Minamata Convention confirms amalgam to be gradually phased out

Divya Verma's picture

The final ratification of the Minamata Convention on Mercury has been agreed confirming that individual nations can work gradually to scale down the use of amalgam.  The Convention is an international legally-binding treaty which is designed to protect human health and the environment from the adverse effects of mercury.   The use of amalgam in dentistry is leading to mercury in waterlines which is very difficult to treat with normal water filtering processes. This is resulting in toxic mercury accumulation in the soil and water which can leach into agriculture land and accumulate in wildlife such as fish which becomes increasingly concentrated in species higher up the food chain.

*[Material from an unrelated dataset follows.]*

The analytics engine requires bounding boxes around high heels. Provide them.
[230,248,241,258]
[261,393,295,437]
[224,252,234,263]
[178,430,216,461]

The news has been welcomed by the BDA (British Dental Association), FDI (Federation Dentaire Internationale) and CED (Council of European Dentists) who have been lobbying to ensure that a complete phase-out within a short time period was avoided. Their arguments are that there is no viable replacement material for amalgam and that restrictions on its use would damage the financial stability of the dental health system and would impact patients' ability to afford dental care. This view point is also supported by the WHO who advocate the phasing down rather than phasing out of amalgam and suggest that the quality of alternative materials must be further improved for use in public dental care. 

The phasing down highlights some important considerations such as the requirement for further training (both undergraduate and as CPD) in the application of composites, and the lack of training in placing amalgam restorations in certain dental schools despite it not being phased out yet. Other considerations draw on evidence from Norway which suggests that strong leadership from the Directorate of Health, acceptance of the need to change by the profession, and effective collaborative working with all stakeholders (including patients) were paramount to their success in phasing out of amalgam. 

It will be interesting to see the time frame that will be suggested for the phasing down of amalgam in the UK, especially given what appears to me as a reluctance of the profession as a whole to embrace the idea. Will they follow a similar approach to Norway with a complete ban on amalgam where dentists can apply for exemptions or will this appear to be too controversial? 







Amalgam alternatives

Frances Mortimer's picture

Hi Divya - thanks for posting this, I have been meaning to read up about the Minamata Convention for ages! As you know i am not a dentist, but i was a bit surprised to read that there is not a viable alternative to amalgam - i think there are alternatives commonly in use?